DATA FOR PROCESSING:
★ ★ ★ ★ ★ ★ ★
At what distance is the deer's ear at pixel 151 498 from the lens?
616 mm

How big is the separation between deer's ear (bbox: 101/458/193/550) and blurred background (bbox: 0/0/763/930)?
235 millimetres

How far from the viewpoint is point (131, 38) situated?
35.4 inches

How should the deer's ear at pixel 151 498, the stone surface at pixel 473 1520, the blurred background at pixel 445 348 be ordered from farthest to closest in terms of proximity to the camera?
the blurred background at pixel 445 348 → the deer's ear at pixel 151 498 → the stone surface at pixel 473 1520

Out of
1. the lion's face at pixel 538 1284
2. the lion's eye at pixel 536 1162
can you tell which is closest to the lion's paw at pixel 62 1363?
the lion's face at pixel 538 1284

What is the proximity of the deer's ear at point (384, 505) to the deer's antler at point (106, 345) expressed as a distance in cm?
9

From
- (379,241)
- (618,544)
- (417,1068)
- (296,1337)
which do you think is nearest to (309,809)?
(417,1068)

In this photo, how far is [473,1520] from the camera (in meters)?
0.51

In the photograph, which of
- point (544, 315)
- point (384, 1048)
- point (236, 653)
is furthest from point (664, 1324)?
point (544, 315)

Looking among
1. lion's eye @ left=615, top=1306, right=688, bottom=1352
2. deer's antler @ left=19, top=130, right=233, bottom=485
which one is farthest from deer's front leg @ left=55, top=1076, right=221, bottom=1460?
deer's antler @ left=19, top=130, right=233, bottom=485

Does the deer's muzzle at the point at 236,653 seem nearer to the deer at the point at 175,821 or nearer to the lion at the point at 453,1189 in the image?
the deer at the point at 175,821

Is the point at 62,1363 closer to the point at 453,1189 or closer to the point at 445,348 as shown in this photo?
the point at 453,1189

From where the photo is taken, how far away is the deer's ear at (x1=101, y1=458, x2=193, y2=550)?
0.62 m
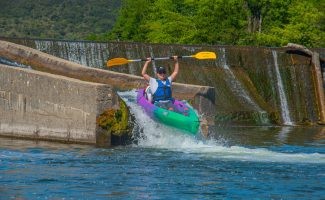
★ ★ ★ ★ ★ ★ ★
SET EXERCISE: Reproduce all of the items above verbatim, omitting the pictures.

RESPONSE TO THIS TASK:
At what distance is the deer's ear at pixel 151 498 from the lens?
616 mm

How big is the separation between deer's ear (bbox: 101/458/193/550) and blurred background (bbox: 0/0/763/930)?
235 millimetres

How far from the viewpoint is point (131, 38) situated?
35.4 inches

How should the deer's ear at pixel 151 498, the stone surface at pixel 473 1520, the blurred background at pixel 445 348 be ordered from farthest to closest in terms of proximity to the camera?
the blurred background at pixel 445 348 → the deer's ear at pixel 151 498 → the stone surface at pixel 473 1520

Out of
1. the lion's face at pixel 538 1284
2. the lion's eye at pixel 536 1162
can you tell which is closest to the lion's paw at pixel 62 1363?
the lion's face at pixel 538 1284

What is the proximity of the deer's ear at point (384, 505) to the deer's antler at point (106, 345) expressed as a distance in cm?
9

From
- (379,241)
- (618,544)
- (417,1068)
- (296,1337)
which do you think is nearest to (309,809)?
(417,1068)

In this photo, how far is [473,1520] from the camera (in meters)?
0.51

In the photograph, which of
- point (544, 315)
- point (384, 1048)
- point (236, 653)
is furthest from point (664, 1324)?
point (544, 315)

Looking among
1. lion's eye @ left=615, top=1306, right=688, bottom=1352
2. deer's antler @ left=19, top=130, right=233, bottom=485
which one is farthest from deer's front leg @ left=55, top=1076, right=221, bottom=1460?
deer's antler @ left=19, top=130, right=233, bottom=485

Does the deer's muzzle at the point at 236,653 seem nearer to the deer at the point at 175,821 or nearer to the lion at the point at 453,1189 in the image?
the deer at the point at 175,821

Is the point at 62,1363 closer to the point at 453,1189 or closer to the point at 445,348 as shown in this photo?
the point at 453,1189

From where the photo is taken, how far away is the deer's ear at (x1=101, y1=458, x2=193, y2=550)?
0.62 m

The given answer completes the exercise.